Give back exactly the line containing "body_size: 268" together with all the lines after it, ending at the final line below.
── Material supplied
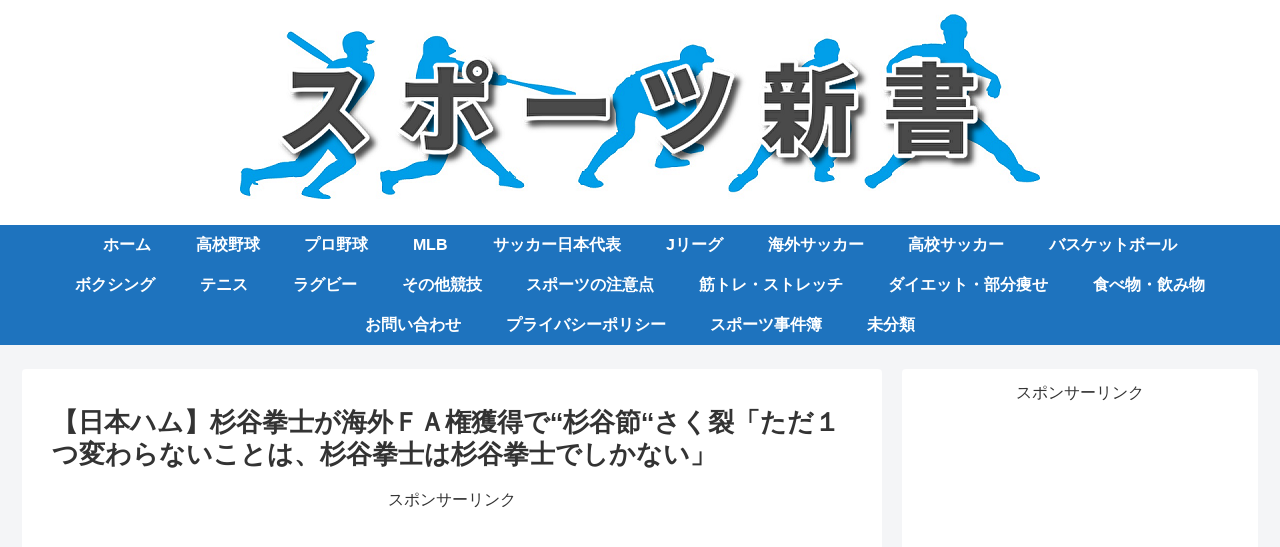

--- FILE ---
content_type: text/html; charset=utf-8
request_url: https://www.google.com/recaptcha/api2/aframe
body_size: 267
content:
<!DOCTYPE HTML><html><head><meta http-equiv="content-type" content="text/html; charset=UTF-8"></head><body><script nonce="1KtHo02-yYRxQ486CJIl5g">/** Anti-fraud and anti-abuse applications only. See google.com/recaptcha */ try{var clients={'sodar':'https://pagead2.googlesyndication.com/pagead/sodar?'};window.addEventListener("message",function(a){try{if(a.source===window.parent){var b=JSON.parse(a.data);var c=clients[b['id']];if(c){var d=document.createElement('img');d.src=c+b['params']+'&rc='+(localStorage.getItem("rc::a")?sessionStorage.getItem("rc::b"):"");window.document.body.appendChild(d);sessionStorage.setItem("rc::e",parseInt(sessionStorage.getItem("rc::e")||0)+1);localStorage.setItem("rc::h",'1768988609094');}}}catch(b){}});window.parent.postMessage("_grecaptcha_ready", "*");}catch(b){}</script></body></html>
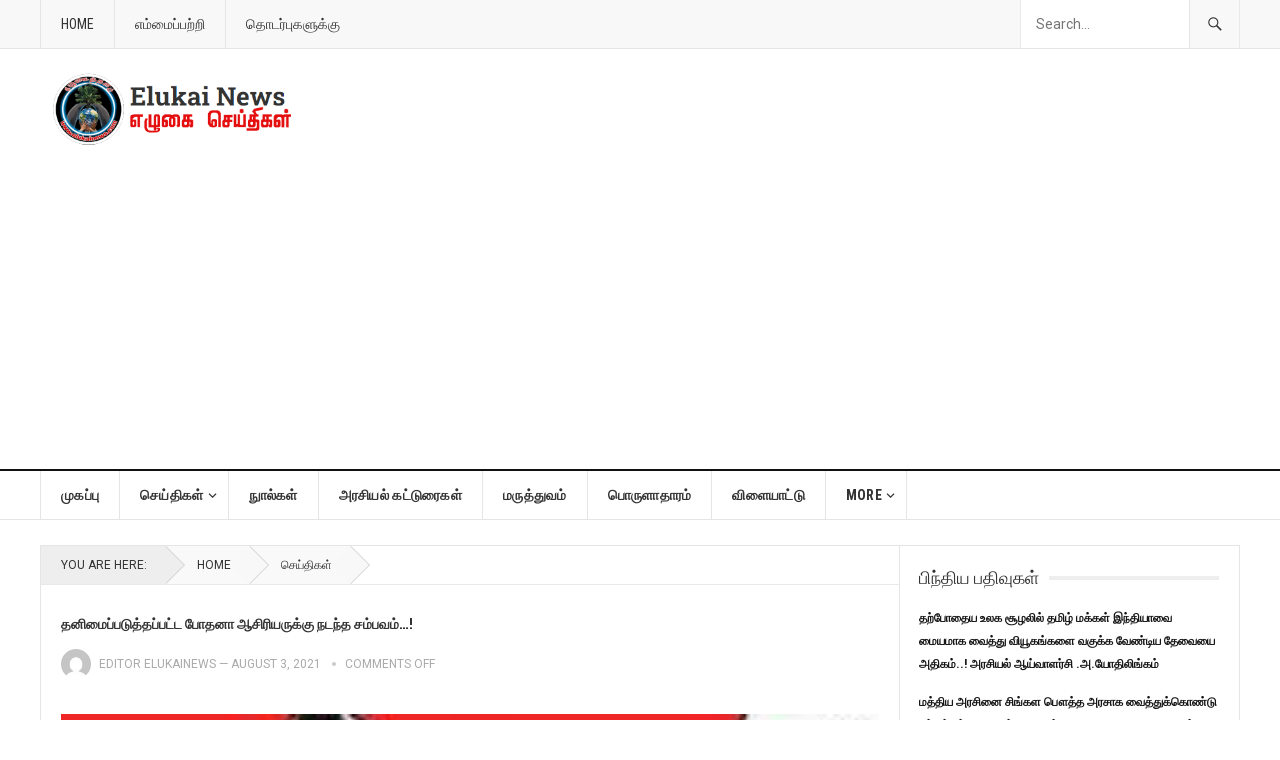

--- FILE ---
content_type: text/html; charset=utf-8
request_url: https://www.google.com/recaptcha/api2/aframe
body_size: 268
content:
<!DOCTYPE HTML><html><head><meta http-equiv="content-type" content="text/html; charset=UTF-8"></head><body><script nonce="UWEsW6icC8zGkbGo_qPHFQ">/** Anti-fraud and anti-abuse applications only. See google.com/recaptcha */ try{var clients={'sodar':'https://pagead2.googlesyndication.com/pagead/sodar?'};window.addEventListener("message",function(a){try{if(a.source===window.parent){var b=JSON.parse(a.data);var c=clients[b['id']];if(c){var d=document.createElement('img');d.src=c+b['params']+'&rc='+(localStorage.getItem("rc::a")?sessionStorage.getItem("rc::b"):"");window.document.body.appendChild(d);sessionStorage.setItem("rc::e",parseInt(sessionStorage.getItem("rc::e")||0)+1);localStorage.setItem("rc::h",'1769327390277');}}}catch(b){}});window.parent.postMessage("_grecaptcha_ready", "*");}catch(b){}</script></body></html>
────
• Exercise answer
body_size: 268
content:
<!DOCTYPE HTML><html><head><meta http-equiv="content-type" content="text/html; charset=UTF-8"></head><body><script nonce="UWEsW6icC8zGkbGo_qPHFQ">/** Anti-fraud and anti-abuse applications only. See google.com/recaptcha */ try{var clients={'sodar':'https://pagead2.googlesyndication.com/pagead/sodar?'};window.addEventListener("message",function(a){try{if(a.source===window.parent){var b=JSON.parse(a.data);var c=clients[b['id']];if(c){var d=document.createElement('img');d.src=c+b['params']+'&rc='+(localStorage.getItem("rc::a")?sessionStorage.getItem("rc::b"):"");window.document.body.appendChild(d);sessionStorage.setItem("rc::e",parseInt(sessionStorage.getItem("rc::e")||0)+1);localStorage.setItem("rc::h",'1769327390277');}}}catch(b){}});window.parent.postMessage("_grecaptcha_ready", "*");}catch(b){}</script></body></html>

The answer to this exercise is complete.